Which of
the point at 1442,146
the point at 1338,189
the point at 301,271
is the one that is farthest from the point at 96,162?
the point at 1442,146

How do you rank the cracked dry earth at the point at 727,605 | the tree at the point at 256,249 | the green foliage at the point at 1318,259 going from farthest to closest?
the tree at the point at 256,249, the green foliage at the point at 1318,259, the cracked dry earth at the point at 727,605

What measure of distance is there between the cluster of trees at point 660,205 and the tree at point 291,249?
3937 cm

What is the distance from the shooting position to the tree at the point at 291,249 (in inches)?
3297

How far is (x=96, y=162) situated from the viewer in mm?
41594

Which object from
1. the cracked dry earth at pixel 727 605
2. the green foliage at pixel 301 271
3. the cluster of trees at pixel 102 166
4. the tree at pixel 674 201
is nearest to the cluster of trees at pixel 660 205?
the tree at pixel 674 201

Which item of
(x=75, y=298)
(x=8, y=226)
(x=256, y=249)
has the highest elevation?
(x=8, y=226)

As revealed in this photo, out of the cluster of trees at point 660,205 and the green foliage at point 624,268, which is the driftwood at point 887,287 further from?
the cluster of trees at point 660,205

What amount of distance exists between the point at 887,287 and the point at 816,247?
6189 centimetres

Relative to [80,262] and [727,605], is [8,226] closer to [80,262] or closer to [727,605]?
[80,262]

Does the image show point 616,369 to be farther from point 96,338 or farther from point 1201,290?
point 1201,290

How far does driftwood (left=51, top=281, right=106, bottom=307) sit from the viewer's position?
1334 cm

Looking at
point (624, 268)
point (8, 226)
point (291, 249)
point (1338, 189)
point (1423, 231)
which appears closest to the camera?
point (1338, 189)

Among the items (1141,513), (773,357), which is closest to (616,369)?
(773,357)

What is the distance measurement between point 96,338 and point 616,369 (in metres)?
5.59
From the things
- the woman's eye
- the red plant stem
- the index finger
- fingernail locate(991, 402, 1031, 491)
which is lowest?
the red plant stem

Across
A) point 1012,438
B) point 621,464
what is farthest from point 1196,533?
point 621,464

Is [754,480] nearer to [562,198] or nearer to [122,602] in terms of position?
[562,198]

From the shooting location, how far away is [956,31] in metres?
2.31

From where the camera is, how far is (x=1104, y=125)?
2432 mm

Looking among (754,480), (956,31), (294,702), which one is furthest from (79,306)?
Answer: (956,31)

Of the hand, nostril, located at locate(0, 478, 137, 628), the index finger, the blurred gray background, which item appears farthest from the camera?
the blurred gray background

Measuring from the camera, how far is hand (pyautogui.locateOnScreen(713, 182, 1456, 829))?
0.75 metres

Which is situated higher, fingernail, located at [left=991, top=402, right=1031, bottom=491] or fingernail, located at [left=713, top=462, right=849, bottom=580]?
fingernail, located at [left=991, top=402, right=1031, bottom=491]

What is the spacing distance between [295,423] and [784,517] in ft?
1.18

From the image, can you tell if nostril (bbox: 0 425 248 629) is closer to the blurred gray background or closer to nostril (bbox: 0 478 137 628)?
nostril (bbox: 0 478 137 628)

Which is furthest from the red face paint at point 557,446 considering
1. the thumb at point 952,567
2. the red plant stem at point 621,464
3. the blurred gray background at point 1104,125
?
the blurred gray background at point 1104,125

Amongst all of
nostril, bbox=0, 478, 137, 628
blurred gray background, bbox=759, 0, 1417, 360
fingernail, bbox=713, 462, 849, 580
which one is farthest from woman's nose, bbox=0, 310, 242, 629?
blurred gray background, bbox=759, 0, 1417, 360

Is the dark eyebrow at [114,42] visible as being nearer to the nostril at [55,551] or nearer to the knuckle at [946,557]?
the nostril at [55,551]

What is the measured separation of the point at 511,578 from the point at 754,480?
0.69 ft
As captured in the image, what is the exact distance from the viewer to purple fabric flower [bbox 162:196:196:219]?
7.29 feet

--*--

SET TASK: Rewrite all the lines above, replacing "driftwood" with "log" wherever it occurs and leaving everything else unchanged.

FINISHED TASK:
Which of
the point at 1442,146
the point at 1338,189
the point at 301,271
is the one that is farthest from the point at 96,162?
the point at 1442,146

How do you rank the cracked dry earth at the point at 727,605 | the tree at the point at 256,249 | the green foliage at the point at 1318,259 going from farthest to closest?
the tree at the point at 256,249, the green foliage at the point at 1318,259, the cracked dry earth at the point at 727,605

What measure of distance is there between the cluster of trees at point 660,205 and the tree at point 291,249?
3937 cm

What is the distance from the shooting position to the tree at the point at 291,249 (in inches)?
3297

How far is (x=96, y=162) situated from the viewer in mm?
41594

Which object from
1. the cracked dry earth at pixel 727 605
2. the green foliage at pixel 301 271
3. the cluster of trees at pixel 102 166
4. the tree at pixel 674 201
is nearest to the cluster of trees at pixel 660 205?
the tree at pixel 674 201

Which item of
(x=75, y=298)
(x=8, y=226)
(x=256, y=249)
has the highest elevation?
(x=8, y=226)

As revealed in this photo, out of the cluster of trees at point 660,205 and the green foliage at point 624,268, which is the log at point 887,287 further from?
the cluster of trees at point 660,205

What amount of distance exists between the point at 887,287 and the point at 816,247?
6189 centimetres

Relative to [80,262] and [727,605], is [8,226] closer to [80,262] or closer to [727,605]?
[80,262]

Does the image show point 616,369 to be farther from point 96,338 or farther from point 1201,290?
point 1201,290

How far does log (left=51, top=281, right=106, bottom=307) sit from the viewer's position?
1334 cm

Looking at
point (624, 268)
point (8, 226)
point (291, 249)
point (1338, 189)
point (1423, 231)
which appears closest to the camera?
point (1338, 189)

Among the items (1141,513), (773,357), which is closest to (616,369)?
(773,357)

What is the distance measurement between point 96,338 and point 616,369 (in metres)?
5.59
From the things
- the woman's eye
- the red plant stem
- the index finger
- fingernail locate(991, 402, 1031, 491)
which is lowest?
the red plant stem

Across
A) point 1012,438
B) point 621,464
what is farthest from point 1196,533?
point 621,464

Is [754,480] nearer to [562,198] or nearer to [122,602] in terms of position?
[562,198]

From the shooting location, how far away is [956,31] in metres?
2.31

From where the camera is, how far is (x=1104, y=125)?
2432 mm

Looking among (754,480), (956,31), (294,702), which one is furthest from (79,306)?
Answer: (956,31)

Of the hand, nostril, located at locate(0, 478, 137, 628), the index finger, the blurred gray background, which item appears farthest from the camera?
the blurred gray background

Measuring from the camera, how far is hand (pyautogui.locateOnScreen(713, 182, 1456, 829))?
0.75 metres

Which is situated higher, fingernail, located at [left=991, top=402, right=1031, bottom=491] or fingernail, located at [left=713, top=462, right=849, bottom=580]?
fingernail, located at [left=991, top=402, right=1031, bottom=491]

What is the spacing distance between [295,423] and [784,517] in ft?
1.18

From the image, can you tell if nostril (bbox: 0 425 248 629) is closer to the blurred gray background or closer to nostril (bbox: 0 478 137 628)?
nostril (bbox: 0 478 137 628)

Which is furthest from the red face paint at point 557,446 considering
1. the thumb at point 952,567
2. the red plant stem at point 621,464
3. the blurred gray background at point 1104,125
?
the blurred gray background at point 1104,125

Amongst all of
nostril, bbox=0, 478, 137, 628
blurred gray background, bbox=759, 0, 1417, 360
fingernail, bbox=713, 462, 849, 580
which one is farthest from woman's nose, bbox=0, 310, 242, 629?
blurred gray background, bbox=759, 0, 1417, 360

Is the dark eyebrow at [114,42] visible as being nearer to the nostril at [55,551] or nearer to the knuckle at [946,557]?
the nostril at [55,551]

What is the measured separation of the point at 511,578 from the point at 754,480?
0.69 ft
As captured in the image, what is the exact distance from the viewer to purple fabric flower [bbox 162:196:196:219]?
7.29 feet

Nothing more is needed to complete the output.